As the electricity demand frequently varies, the gas turbines often run at part-load conditions, at which conditions they generate less power than their maximum capability [66]. The power output of a gas turbine at part-load operation, \(P_{gt, pl}^{t}\), is regulated as:

$$\begin{aligned} P_{gt, pl}^{t} = \frac{P_{tot}^{t}}{M_{gt}^{t}} \end{aligned}$$
(21)

The gas turbines’ performance degrades when they run at part-load conditions, so efficiency of the gas turbines worsens as they are requested to deliver a lower power output [67,68,69]. We embed this gas turbines’ characteristic for the emission term calculation. In this study we use a relationship depicted in Fig. 9 to estimate the gas turbines’ efficiency at part-load operation, \(\eta _{gt, pl}^{t}\). Calculation for \(\eta _{gt, pl}^{t}\) is detailed in Appendix C.

Fig. 9
figure 9

Gas turbine performance curve. Adopted from [68]

There are potential strategies for improving \(\eta _{gt, pl}^{t}\) and hence reducing the amount of CO2 emissions. Installing several gas turbines of different sizes could enable the gas turbines to operate at higher power outputs and thus have higher part-load efficiencies [67]. Also installing a bottoming cycle for the power generation system, where the bottoming cycle will utilize the gas turbines’ heat waste, could improve the net efficiency of the power generation system up to 50% [67, 70]. As we consider the effect of emission cost on producing fields where larger changes to the infrastructure are often unfeasible, e.g., due to space or weight limitations on platform, such potential strategies are not studied in this work.

2.1.6 Estimating total mass of CO2 emissions

After configuring the power generation system, the next step in the emission term calculation is to estimate total mass of CO2 emissions for a particular set of well-controls. For that, we first estimate mass flow rate of fuel combusted in the gas turbines, \(\dot{m}_{f}^{t}\), as:

$$\begin{aligned} \dot{m}_{f}^{t} = \frac{M_{gt}^{t} \cdot P_{gt, pl}^{t}}{S_{e} \cdot \eta _{gt, pl}^{t}} \end{aligned}$$
(22)

Thereafter, mass flow rate of CO2 emitted from the gas turbines, \(\dot{m}_{CO_{2}}^{t}\), is approximated with the following linear function:

$$\begin{aligned} \dot{m}_{CO_{2}}^{t} = S_{CO_{2}} \cdot \dot{m}_{f}^{t} \end{aligned}$$
(23)

Here \(S_{e}\) and \(S_{CO_{2}}\) are the specific energy content and CO2 emissions of the fuel, respectively. These two quantities reflect the amount of thermal energy released and CO2 gas emitted, respectively, from the combustion of a unit mass of the fuel.
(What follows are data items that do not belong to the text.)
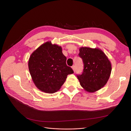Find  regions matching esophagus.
<instances>
[{
    "instance_id": "obj_1",
    "label": "esophagus",
    "mask_w": 131,
    "mask_h": 131,
    "mask_svg": "<svg viewBox=\"0 0 131 131\" xmlns=\"http://www.w3.org/2000/svg\"><path fill=\"white\" fill-rule=\"evenodd\" d=\"M72 69H73V71L75 72V70H76V67H75V66H73L72 67Z\"/></svg>"
}]
</instances>
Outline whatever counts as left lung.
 Here are the masks:
<instances>
[{
    "mask_svg": "<svg viewBox=\"0 0 131 131\" xmlns=\"http://www.w3.org/2000/svg\"><path fill=\"white\" fill-rule=\"evenodd\" d=\"M79 56L84 69L77 75L80 85L88 92H94L104 87L109 79L112 64L105 53L99 48L81 47Z\"/></svg>",
    "mask_w": 131,
    "mask_h": 131,
    "instance_id": "1",
    "label": "left lung"
}]
</instances>
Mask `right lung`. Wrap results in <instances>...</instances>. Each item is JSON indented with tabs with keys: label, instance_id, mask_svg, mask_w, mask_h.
Returning a JSON list of instances; mask_svg holds the SVG:
<instances>
[{
	"label": "right lung",
	"instance_id": "obj_1",
	"mask_svg": "<svg viewBox=\"0 0 131 131\" xmlns=\"http://www.w3.org/2000/svg\"><path fill=\"white\" fill-rule=\"evenodd\" d=\"M66 61L60 46L47 41L38 47L28 61L29 72L36 87L48 93L58 91L67 75L74 73Z\"/></svg>",
	"mask_w": 131,
	"mask_h": 131
}]
</instances>
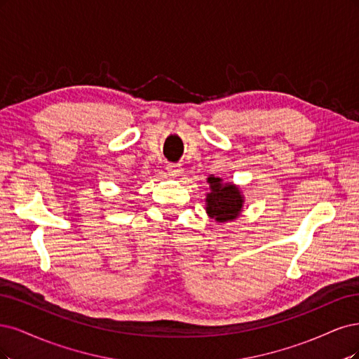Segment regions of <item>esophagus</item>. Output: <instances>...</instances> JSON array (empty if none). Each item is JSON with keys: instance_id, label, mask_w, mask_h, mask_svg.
<instances>
[{"instance_id": "1", "label": "esophagus", "mask_w": 359, "mask_h": 359, "mask_svg": "<svg viewBox=\"0 0 359 359\" xmlns=\"http://www.w3.org/2000/svg\"><path fill=\"white\" fill-rule=\"evenodd\" d=\"M167 171H168V176L170 177H179L182 176V167L177 164H168L167 165Z\"/></svg>"}]
</instances>
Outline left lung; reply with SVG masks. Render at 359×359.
Masks as SVG:
<instances>
[{
    "label": "left lung",
    "instance_id": "1",
    "mask_svg": "<svg viewBox=\"0 0 359 359\" xmlns=\"http://www.w3.org/2000/svg\"><path fill=\"white\" fill-rule=\"evenodd\" d=\"M209 192L205 194V212L217 224L233 222L243 213L245 195L233 182L210 175L207 177Z\"/></svg>",
    "mask_w": 359,
    "mask_h": 359
}]
</instances>
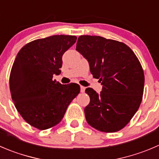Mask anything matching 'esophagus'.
I'll use <instances>...</instances> for the list:
<instances>
[{
  "instance_id": "esophagus-1",
  "label": "esophagus",
  "mask_w": 159,
  "mask_h": 159,
  "mask_svg": "<svg viewBox=\"0 0 159 159\" xmlns=\"http://www.w3.org/2000/svg\"><path fill=\"white\" fill-rule=\"evenodd\" d=\"M85 91V87L81 85V92H84Z\"/></svg>"
}]
</instances>
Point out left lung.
I'll list each match as a JSON object with an SVG mask.
<instances>
[{
    "label": "left lung",
    "instance_id": "8db88e82",
    "mask_svg": "<svg viewBox=\"0 0 159 159\" xmlns=\"http://www.w3.org/2000/svg\"><path fill=\"white\" fill-rule=\"evenodd\" d=\"M76 50L88 60L93 78L102 84L100 94L92 88L85 90L90 97L84 108L88 124L106 133L122 130L142 101L144 75L139 60L124 43L97 35L78 37Z\"/></svg>",
    "mask_w": 159,
    "mask_h": 159
}]
</instances>
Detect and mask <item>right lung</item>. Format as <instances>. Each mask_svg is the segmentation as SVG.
Returning a JSON list of instances; mask_svg holds the SVG:
<instances>
[{"mask_svg": "<svg viewBox=\"0 0 159 159\" xmlns=\"http://www.w3.org/2000/svg\"><path fill=\"white\" fill-rule=\"evenodd\" d=\"M77 40L75 35H57L25 44L17 54L9 78L15 108L35 128L47 130L59 124L79 84H61L53 80L60 75L62 56Z\"/></svg>", "mask_w": 159, "mask_h": 159, "instance_id": "add662e5", "label": "right lung"}]
</instances>
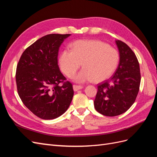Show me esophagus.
Segmentation results:
<instances>
[{
	"instance_id": "esophagus-1",
	"label": "esophagus",
	"mask_w": 157,
	"mask_h": 157,
	"mask_svg": "<svg viewBox=\"0 0 157 157\" xmlns=\"http://www.w3.org/2000/svg\"><path fill=\"white\" fill-rule=\"evenodd\" d=\"M73 90H74V91H75V92H77V91H78V90H81V89H82L83 88V86H78V85H73Z\"/></svg>"
}]
</instances>
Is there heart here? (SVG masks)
<instances>
[{"label":"heart","mask_w":157,"mask_h":157,"mask_svg":"<svg viewBox=\"0 0 157 157\" xmlns=\"http://www.w3.org/2000/svg\"><path fill=\"white\" fill-rule=\"evenodd\" d=\"M72 48L61 52L59 63L61 71L72 78L82 63L83 68L75 77V82L84 83L94 80L102 82L115 72L119 62L118 51L105 42L97 40H78Z\"/></svg>","instance_id":"obj_1"}]
</instances>
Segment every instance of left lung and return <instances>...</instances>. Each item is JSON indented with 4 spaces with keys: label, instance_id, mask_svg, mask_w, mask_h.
I'll use <instances>...</instances> for the list:
<instances>
[{
    "label": "left lung",
    "instance_id": "1",
    "mask_svg": "<svg viewBox=\"0 0 157 157\" xmlns=\"http://www.w3.org/2000/svg\"><path fill=\"white\" fill-rule=\"evenodd\" d=\"M120 61L115 74L98 85L94 107L101 115L115 117L125 113L135 102L140 90V64L134 52L121 40L115 41Z\"/></svg>",
    "mask_w": 157,
    "mask_h": 157
}]
</instances>
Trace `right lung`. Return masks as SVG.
<instances>
[{"mask_svg":"<svg viewBox=\"0 0 157 157\" xmlns=\"http://www.w3.org/2000/svg\"><path fill=\"white\" fill-rule=\"evenodd\" d=\"M70 34L42 36L23 52L17 65L16 80L23 104L42 119L51 120L67 110L73 97V85L61 73L59 48ZM63 83L62 85H59Z\"/></svg>","mask_w":157,"mask_h":157,"instance_id":"obj_1","label":"right lung"}]
</instances>
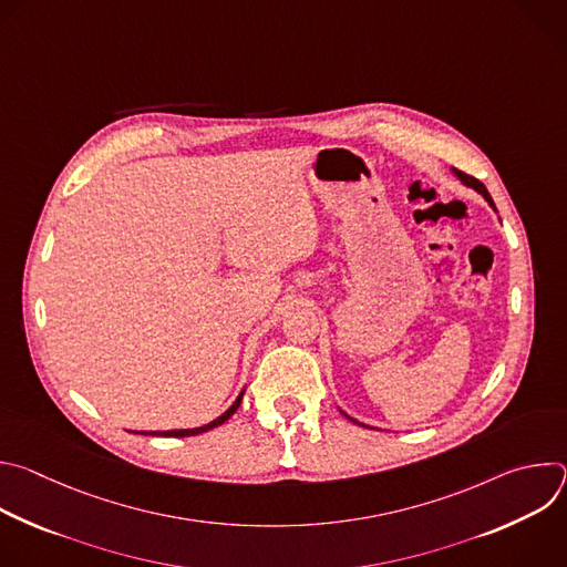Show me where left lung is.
<instances>
[{
  "instance_id": "left-lung-1",
  "label": "left lung",
  "mask_w": 567,
  "mask_h": 567,
  "mask_svg": "<svg viewBox=\"0 0 567 567\" xmlns=\"http://www.w3.org/2000/svg\"><path fill=\"white\" fill-rule=\"evenodd\" d=\"M453 175H455V177H457V179H460V182H462V184H464V186H468V188H473V190H475V193H477V195H482V197H484V199H487V204H489V206H492V208H494V210H496V206H494V199H492V195H489V193H487V188H484V186H482V184H480V182H477V179H473V177H468V175H464V173H460V171H453ZM341 413H343V411H341ZM343 415H346V417H348V420H350V422H354V424H359V426H365V424H361V422H357V420H354V417H350V415H348V413H343ZM365 429H370V426H365Z\"/></svg>"
}]
</instances>
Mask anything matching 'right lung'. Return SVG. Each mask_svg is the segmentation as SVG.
Wrapping results in <instances>:
<instances>
[{
  "instance_id": "right-lung-1",
  "label": "right lung",
  "mask_w": 567,
  "mask_h": 567,
  "mask_svg": "<svg viewBox=\"0 0 567 567\" xmlns=\"http://www.w3.org/2000/svg\"><path fill=\"white\" fill-rule=\"evenodd\" d=\"M241 396H245V390H241V392L237 394V399L230 403L228 411H224L217 420H213V422H208V424H204V426H197V429H175V431H132V433H138V435H156V437H190V435H199V433H206V431H210V429H215V426H221V424L239 409Z\"/></svg>"
}]
</instances>
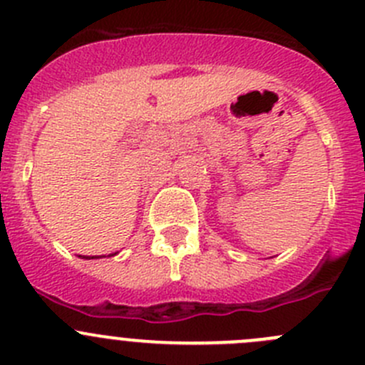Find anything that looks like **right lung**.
Returning <instances> with one entry per match:
<instances>
[{
	"instance_id": "obj_1",
	"label": "right lung",
	"mask_w": 365,
	"mask_h": 365,
	"mask_svg": "<svg viewBox=\"0 0 365 365\" xmlns=\"http://www.w3.org/2000/svg\"><path fill=\"white\" fill-rule=\"evenodd\" d=\"M93 257H96V255H92V257H90V259H93ZM86 259H88V255H86Z\"/></svg>"
}]
</instances>
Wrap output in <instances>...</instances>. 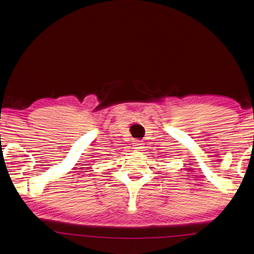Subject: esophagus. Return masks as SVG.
<instances>
[{"mask_svg": "<svg viewBox=\"0 0 254 254\" xmlns=\"http://www.w3.org/2000/svg\"><path fill=\"white\" fill-rule=\"evenodd\" d=\"M132 146H133V148H136V149H142V147H143V143H142V141L141 140H135L132 142Z\"/></svg>", "mask_w": 254, "mask_h": 254, "instance_id": "esophagus-1", "label": "esophagus"}]
</instances>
The values for \(S_{e}\) and \(S_{CO_{2}}\) vary for different types of fuel. For natural gas, representative values used in this study are given in Appendix A. The total mass of CO2 emissions at the end of the field lifetime, \(m_{CO_{2}}^{t_{end}}\), is eventually computed as follows:

$$\begin{aligned} m_{CO_{2}}^{t_{end}} = \int _{0}^{t_{end}} \dot{m}_{CO_{2}}^{t} \; dt \end{aligned}$$
(24)

2.1.7 Calculating emission term, \(E_{T}\)
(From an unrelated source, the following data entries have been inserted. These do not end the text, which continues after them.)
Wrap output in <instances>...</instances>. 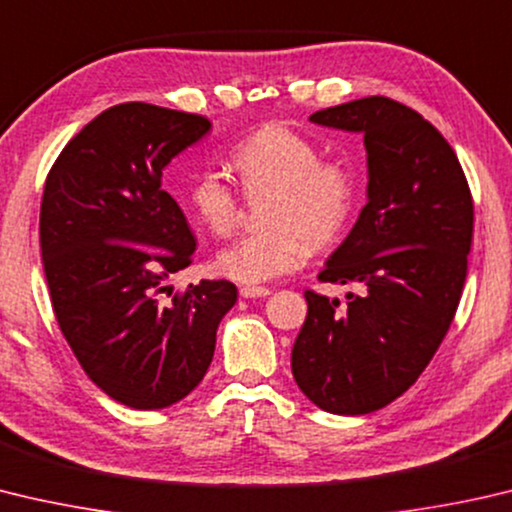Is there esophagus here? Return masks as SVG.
I'll use <instances>...</instances> for the list:
<instances>
[{
  "mask_svg": "<svg viewBox=\"0 0 512 512\" xmlns=\"http://www.w3.org/2000/svg\"><path fill=\"white\" fill-rule=\"evenodd\" d=\"M239 295L248 300V297H266V295H271V291H268L266 286H241Z\"/></svg>",
  "mask_w": 512,
  "mask_h": 512,
  "instance_id": "1",
  "label": "esophagus"
}]
</instances>
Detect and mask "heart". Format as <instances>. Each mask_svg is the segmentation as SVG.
Returning <instances> with one entry per match:
<instances>
[{
  "mask_svg": "<svg viewBox=\"0 0 512 512\" xmlns=\"http://www.w3.org/2000/svg\"><path fill=\"white\" fill-rule=\"evenodd\" d=\"M246 194L273 190L266 226L217 255V271L241 284H262L306 264L311 250L331 246L345 230L356 201V176L297 129L266 123L230 152ZM185 203L210 235L228 237L239 219V197L215 170L194 176Z\"/></svg>",
  "mask_w": 512,
  "mask_h": 512,
  "instance_id": "obj_1",
  "label": "heart"
}]
</instances>
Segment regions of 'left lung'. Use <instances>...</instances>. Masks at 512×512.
I'll return each mask as SVG.
<instances>
[{"label": "left lung", "instance_id": "8db88e82", "mask_svg": "<svg viewBox=\"0 0 512 512\" xmlns=\"http://www.w3.org/2000/svg\"><path fill=\"white\" fill-rule=\"evenodd\" d=\"M311 123L365 136L367 206L318 275L362 293H349L345 309L304 293L291 367L320 410L358 416L407 392L443 342L466 282L475 206L450 143L401 102L351 100Z\"/></svg>", "mask_w": 512, "mask_h": 512}]
</instances>
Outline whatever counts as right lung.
I'll return each instance as SVG.
<instances>
[{
	"label": "right lung",
	"mask_w": 512,
	"mask_h": 512,
	"mask_svg": "<svg viewBox=\"0 0 512 512\" xmlns=\"http://www.w3.org/2000/svg\"><path fill=\"white\" fill-rule=\"evenodd\" d=\"M212 123L147 102L109 107L60 152L44 183L40 246L55 320L85 374L134 410H163L197 387L217 327L237 302L228 280L172 293L197 239L163 170Z\"/></svg>",
	"instance_id": "1"
}]
</instances>
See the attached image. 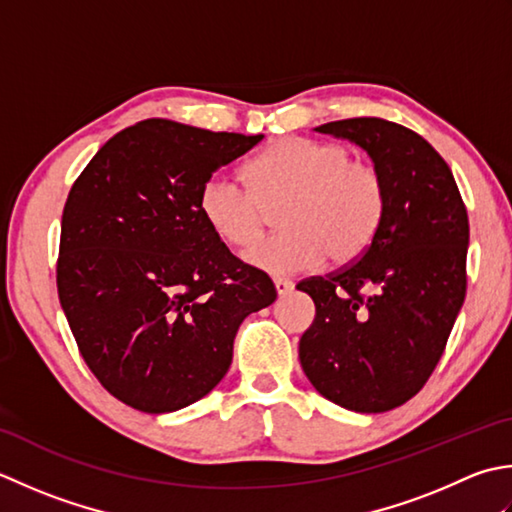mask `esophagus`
<instances>
[{"instance_id": "1", "label": "esophagus", "mask_w": 512, "mask_h": 512, "mask_svg": "<svg viewBox=\"0 0 512 512\" xmlns=\"http://www.w3.org/2000/svg\"><path fill=\"white\" fill-rule=\"evenodd\" d=\"M274 287H276V294L278 296H287L291 289H294V283L287 278H274Z\"/></svg>"}]
</instances>
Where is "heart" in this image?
Returning a JSON list of instances; mask_svg holds the SVG:
<instances>
[{
	"label": "heart",
	"mask_w": 512,
	"mask_h": 512,
	"mask_svg": "<svg viewBox=\"0 0 512 512\" xmlns=\"http://www.w3.org/2000/svg\"><path fill=\"white\" fill-rule=\"evenodd\" d=\"M247 185L214 174L198 192V212L218 241L254 245L276 214L278 236L249 249L245 260L265 274L285 276L320 265L358 260L380 232L387 192L373 165L351 161L338 143L285 137L245 165Z\"/></svg>",
	"instance_id": "1"
}]
</instances>
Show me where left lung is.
I'll list each match as a JSON object with an SVG mask.
<instances>
[{
	"mask_svg": "<svg viewBox=\"0 0 512 512\" xmlns=\"http://www.w3.org/2000/svg\"><path fill=\"white\" fill-rule=\"evenodd\" d=\"M316 132L371 156L387 210L358 260L296 285L316 305L298 356L322 398L384 413L411 400L442 358L466 296L468 214L451 168L417 132L378 117Z\"/></svg>",
	"mask_w": 512,
	"mask_h": 512,
	"instance_id": "8db88e82",
	"label": "left lung"
}]
</instances>
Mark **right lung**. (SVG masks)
I'll return each mask as SVG.
<instances>
[{"instance_id": "1", "label": "right lung", "mask_w": 512, "mask_h": 512, "mask_svg": "<svg viewBox=\"0 0 512 512\" xmlns=\"http://www.w3.org/2000/svg\"><path fill=\"white\" fill-rule=\"evenodd\" d=\"M260 139L145 119L114 134L72 185L59 302L88 369L132 409L201 400L232 364L241 322L276 300L265 271L198 212L203 183Z\"/></svg>"}]
</instances>
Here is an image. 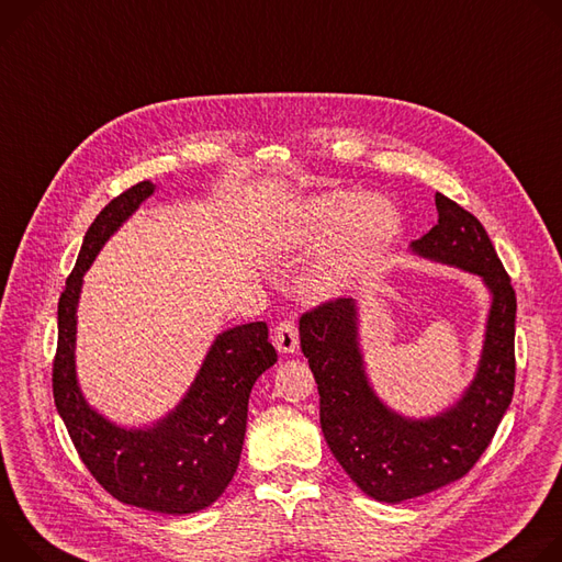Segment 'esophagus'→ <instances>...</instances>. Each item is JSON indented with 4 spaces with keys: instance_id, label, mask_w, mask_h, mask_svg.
<instances>
[{
    "instance_id": "esophagus-1",
    "label": "esophagus",
    "mask_w": 562,
    "mask_h": 562,
    "mask_svg": "<svg viewBox=\"0 0 562 562\" xmlns=\"http://www.w3.org/2000/svg\"><path fill=\"white\" fill-rule=\"evenodd\" d=\"M272 344L277 346L279 352H294L299 348V330H296V324L294 322H281L277 324L274 328V335H272Z\"/></svg>"
}]
</instances>
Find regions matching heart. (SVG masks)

After the total mass of CO2 emissions has been estimated, the emission term, \(E_{T}\), is finally computed as follows:

$$\begin{aligned} E_{T} = r_{CO_{2}} \cdot m_{CO_{2}}^{t_{end}} + V_{p} \end{aligned}$$
(25)

The first right-hand side term in the above equation represents the CO2 tax that operating companies are subject to. Here, \(r_{CO_{2}}\) indicates the applied CO2 tax rate. The last term, \(V_p\), is the penalty value from Eq. (17) ensuring the injection is feasible.

For the well-control optimization discussed in Sect. 2, \(r_{CO_{2}}\) can be viewed as a weighting factor that determines the level of importance between increasing the traditional net present value \(NPV_{t}\), dominated by the hydrocarbon production, or reducing CO2 emissions. Specifying a higher \(r_{CO_{2}}\) will emphasize lowering CO2 emissions compared to increasing the \(NPV_{t}\), and vice versa. In this study, we compare the solutions of three optimization scenarios with different values for \(r_{CO_{2}}\), i.e., 0.0, 0.0525, and 0.525 USD/kg CO2. The middle value of \(r_{CO_{2}} = 0.0525\) USD/kg CO2 reflects the current tax rate for O&G operators in Norway, i.e., around 500 NOK/ton CO2 [4, 71].
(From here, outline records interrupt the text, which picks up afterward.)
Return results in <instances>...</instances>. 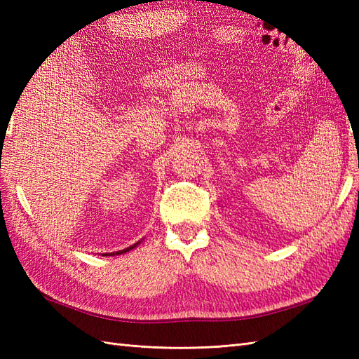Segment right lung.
I'll return each instance as SVG.
<instances>
[{"label": "right lung", "mask_w": 359, "mask_h": 359, "mask_svg": "<svg viewBox=\"0 0 359 359\" xmlns=\"http://www.w3.org/2000/svg\"><path fill=\"white\" fill-rule=\"evenodd\" d=\"M140 242H142V241H139V242H135V243H134V245H131V247H128V248H125V250H118V251H114V253H104L103 256H116V255L118 256V255H123V253H126V251H131V250H133V248H135L137 245H140Z\"/></svg>", "instance_id": "add662e5"}]
</instances>
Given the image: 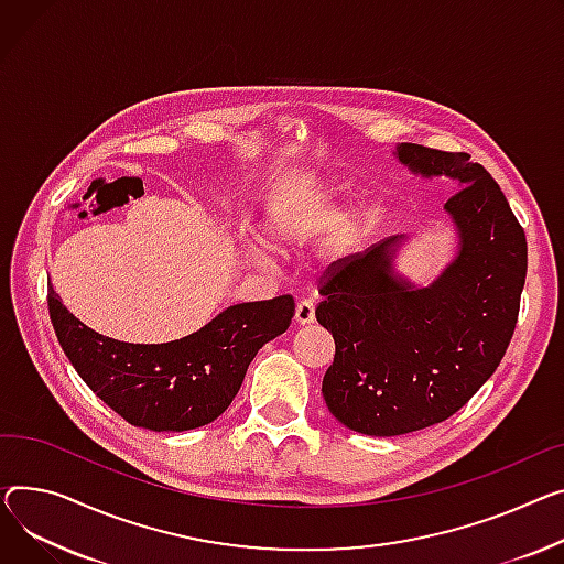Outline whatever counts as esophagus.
Segmentation results:
<instances>
[{"label":"esophagus","instance_id":"34e87169","mask_svg":"<svg viewBox=\"0 0 564 564\" xmlns=\"http://www.w3.org/2000/svg\"><path fill=\"white\" fill-rule=\"evenodd\" d=\"M296 324H311L315 319V302L313 299H299L294 308Z\"/></svg>","mask_w":564,"mask_h":564}]
</instances>
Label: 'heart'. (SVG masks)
I'll return each instance as SVG.
<instances>
[{"mask_svg":"<svg viewBox=\"0 0 564 564\" xmlns=\"http://www.w3.org/2000/svg\"><path fill=\"white\" fill-rule=\"evenodd\" d=\"M317 221V215L315 213H302V215H274L268 224V234H270V240L276 245V247H288V245H294L299 240H304ZM245 251L247 256H251L253 260H265L268 258V251L265 247H262L258 240H247L245 242Z\"/></svg>","mask_w":564,"mask_h":564,"instance_id":"obj_1","label":"heart"}]
</instances>
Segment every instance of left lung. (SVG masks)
I'll use <instances>...</instances> for the list:
<instances>
[{"label":"left lung","mask_w":564,"mask_h":564,"mask_svg":"<svg viewBox=\"0 0 564 564\" xmlns=\"http://www.w3.org/2000/svg\"><path fill=\"white\" fill-rule=\"evenodd\" d=\"M399 161L458 191L444 208L460 251L429 288L394 279L383 240L330 262L319 279L317 322L335 356L322 394L337 422L392 437L458 412L499 367L514 333L529 268L527 234L499 183L465 152L403 142Z\"/></svg>","instance_id":"8db88e82"}]
</instances>
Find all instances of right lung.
I'll list each match as a JSON object with an SVG mask.
<instances>
[{"instance_id": "1", "label": "right lung", "mask_w": 564, "mask_h": 564, "mask_svg": "<svg viewBox=\"0 0 564 564\" xmlns=\"http://www.w3.org/2000/svg\"><path fill=\"white\" fill-rule=\"evenodd\" d=\"M58 343L86 386L131 426L191 431L217 420L238 394L258 349L285 333L292 294L219 313L197 333L167 345H131L99 335L47 290Z\"/></svg>"}]
</instances>
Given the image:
2.2 Calculation of the traditional net present value, \(NPV_{t}\)

The traditional \(NPV_{t}\) in Eq. (1) is calculated as a weighted sum of cumulative oil production, \(N_{p,f}^{t_{end}}\), cumulative water injection, \(W_{i,f}^{t_{end}}\), and cumulative fuel combusted in the gas turbines, \(m_{f}^{t_{end}}\), at the end of the field lifetime:

$$\begin{aligned} NPV_t(\vec {u}) = P_o \cdot N_{p,f}^{t_{end}}(\vec {u}) - C_{wi} \cdot W_{i,f}^{t_{end}}(\vec {u}) - C_{f} \cdot S_{e} \cdot m_{f}^{t_{end}}(\vec {u}) \end{aligned}$$
(26)

The weighting factors comprise oil price, \(P_o\), operating cost for treating the injected water, \(C_{wi}\), and fuel cost, \(C_{f}\). Values for these weighting factors are provided in Appendix A. The total fuel consumption for running the gas turbines, \(m_{f}^{t_{end}}\), is obtained by taking an integral of \(\dot{m}_{f}^{t}\) in Eq. (22) over the field lifetime. As discussed in Sect. 2.1, \(\dot{m}_{f}^{t}\) reflects the energy use for both the pumping and water treatment operations. Note that the \(NPV_{t}\) calculation used in this study is without a discount factor, however, the inclusion of a discount factor can easily be made without altering the overall methodology of this paper.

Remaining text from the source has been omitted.